Imaging software provider Vital Images reported fourth-quarter revenues of $5.2 million, down 16.1% compared with the $6.2 million posted a year ago.
For 2003, however, Vital Images had total revenue of $26.8 million, up 27% compared with the $21.1 million in 2002. The firm had 2003 net income of $8.1 million (including a net tax benefit of $6.5 million), compared with net income of $790,000 booked in 2002.
President and CEO Jay Miller attributed the fourth-quarter sales slowdown to external and internal factors, including sluggishness in CT scanner purchases, the growing evolution of the 3-D imaging software market to a PACS-based sector, competitive programs, and inefficiencies in the firm’s sales and marketing execution.
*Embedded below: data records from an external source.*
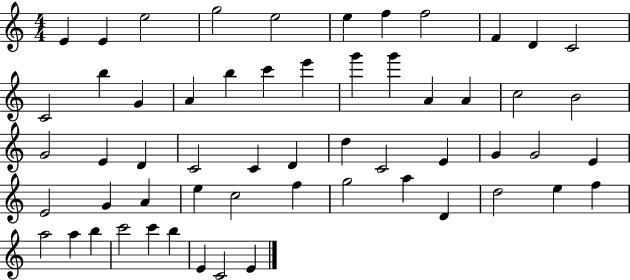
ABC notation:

X:1
T:Untitled
M:4/4
L:1/4
K:C
E E e2 g2 e2 e f f2 F D C2 C2 b G A b c' e' g' g' A A c2 B2 G2 E D C2 C D d C2 E G G2 E E2 G A e c2 f g2 a D d2 e f a2 a b c'2 c' b E C2 E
The company said it has upgraded a number of sales and marketing processes, including communications, training, account management, and forecasting; it will also focus on keeping current with its sales staffing plan.
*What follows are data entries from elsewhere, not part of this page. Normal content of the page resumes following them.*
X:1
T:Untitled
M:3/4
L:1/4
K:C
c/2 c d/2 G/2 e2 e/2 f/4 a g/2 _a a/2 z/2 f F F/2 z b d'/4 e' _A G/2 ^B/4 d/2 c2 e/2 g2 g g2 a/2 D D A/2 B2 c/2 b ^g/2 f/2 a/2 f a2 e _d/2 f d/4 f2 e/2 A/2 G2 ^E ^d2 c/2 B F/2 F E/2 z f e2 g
Looking ahead, Vital Images said it expects first-quarter 2004 total revenue to be between $6.5 million to $7.5 million, with a net loss of $900,000 to $1.3 million. The net loss includes estimated amortization costs of $200,000 and a write-off of in-process R&D costs of approximately $1 million related to its planned acquisition of HInnovation.
In 2004, Miller said the company expects flat growth in the CT and MR markets, with continued positive growth in the PACS sector. As such, the firm is revising its guidance for 2004 revenue growth to 25% to 35%.